It is increasingly clear that the infrastructure around the model is a force multiplier for what the model can achieve. I am still skeptical that I can always tell when one top model is better than a competitor. But I am curious and ready to be proven wrong. Partly as an educational exercise, and partly to expand Codex's capacity in my workflow to do more autonomous work, I worked with ChatGPT and Codex to translate Pedro Sant'Anna's claude-code-my-workflow repo so that as much of the same functionality as possible could be emulated in Codex. I was particularly interested in the specialist agent capabilities (R reviewer, proofreader, writer, etc.) and the adversarial agent that critiques presentational work and code so the model iterates on itself to make the final product and pipeline stronger. So far, Codex seems great for building out codebases in fairly frequent contact with the human researcher, which I mostly prefer as a workflow because it is easier to keep track of the project. But it was not immediately clear how to get it to fully run away and write a paper on its own.
So this port was an attempt to learn more about how Codex and Claude work while also expanding what I can do with the models. Specifically: how much of the Claude workflow from Sant'Anna's repo can be preserved when the assistant changes from Claude to Codex?
You can find the repo for this project here: codex-my-workflow
As Codex explains it to me:
The simplest way to think about a workflow repo is as a toolbox plus a rulebook for working with an AI assistant.
- instructions about how to behave
- templates for plans and reports
- reusable specialist roles
- project memory that survives past one conversation
- verification steps so "done" means something real
That structure turns an AI assistant from "a smart autocomplete window" into
something closer to a junior contractor with a clipboard, a checklist, and a filing cabinet.
The Claude Code setup was appealing because it treated reliability as a workflow problem. It had several appealing features:
- Plan first. This is pretty standard operating procedure with Codex or Claude ("enter plan mode" or "make a plan").
- Keep durable notes on disk so context is not trapped in one chat window.
- Use specialists when one general reviewer is not enough.
- Verify outputs instead of trusting fluent prose.
- Gate completion with explicit quality thresholds.
- Use an adversarial critic/fixer loop instead of a single pass.
So I forked the repo, then asked ChatGPT 5.4 Pro in the browser how I could work with Codex to port it into a Codex-focused version with as much of the same functionality as possible. ChatGPT helped draft initial AGENTS.md and plan documents to guide the Codex rewrite, and it also helped draft the prompt that got Codex started on the translation. Codex then evaluated the Claude repo and decided which documents could generally be preserved, what had to be adapted, and what could not be recreated one-for-one.
The first lesson is that, at a high level, Claude and Codex are similar enough that a port is genuinely possible. They can both read repository content, edit files, follow detailed instructions, run shell commands, work iteratively, and use role-like specializations. They also both benefit greatly from foundational project guidance rather than one-off prompts. But the interesting part of porting this workflow was where they differ.
As Codex put it:
Claude and Codex are similar in the way two kitchens are similar: both have heat, knives, and counters, but the appliances are in different places and some of them work differently. A recipe can survive that move, but not by copying the layout blindly.

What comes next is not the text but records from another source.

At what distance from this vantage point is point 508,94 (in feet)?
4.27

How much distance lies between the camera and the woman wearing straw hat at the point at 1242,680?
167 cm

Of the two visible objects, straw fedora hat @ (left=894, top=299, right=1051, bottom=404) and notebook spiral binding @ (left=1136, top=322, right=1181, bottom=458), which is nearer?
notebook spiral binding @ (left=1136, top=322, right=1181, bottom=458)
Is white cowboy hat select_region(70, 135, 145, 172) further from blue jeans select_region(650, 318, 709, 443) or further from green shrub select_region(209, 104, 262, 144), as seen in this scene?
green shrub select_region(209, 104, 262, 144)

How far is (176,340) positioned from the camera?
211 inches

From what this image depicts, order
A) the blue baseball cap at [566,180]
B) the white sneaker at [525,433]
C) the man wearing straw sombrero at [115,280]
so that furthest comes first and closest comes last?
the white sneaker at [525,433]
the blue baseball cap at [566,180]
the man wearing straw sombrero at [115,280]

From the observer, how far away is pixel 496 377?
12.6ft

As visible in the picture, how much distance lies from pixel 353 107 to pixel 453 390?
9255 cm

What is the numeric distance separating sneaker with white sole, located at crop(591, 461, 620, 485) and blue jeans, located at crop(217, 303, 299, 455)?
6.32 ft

There are some important differences. The syntax of guiding documents varies, so the repo structure through which Claude and Codex receive guidance differs. Codex translated Claude project guidance into root and nested AGENTS.md files. Claude settings became Codex config, hooks, and rules. Claude agent definitions became .codex/agents/*.toml. Claude skills became repo-local skills under .agents/skills/.
Another difference is that Codex makes explicitness more important. Codex is less likely to automatically spawn agents such as the adversarial reviewer or specialist agents. This functionality can still be achieved, but prompts need to ask for it explicitly to better ensure those agents get deployed. That changes how the workflow has to be written.
One takeaway is that in the original Claude-centered workflow, Claude can feel more anticipatory of likely researcher desires, and therefore more autonomous. In Codex, the safer pattern is to be more explicit. Prompts generally should name the specialists to be spun up, tell Codex what to do with them, and state verification expectations directly. Codex thus feels a little less magical and in need of a bit more handholding from the researcher and the workflow structure around it. But this is one of the most useful lessons from the port. When platforms differ, a good fallback is often not "invent more automation." It is "store the important files so the model can read them and stay on target."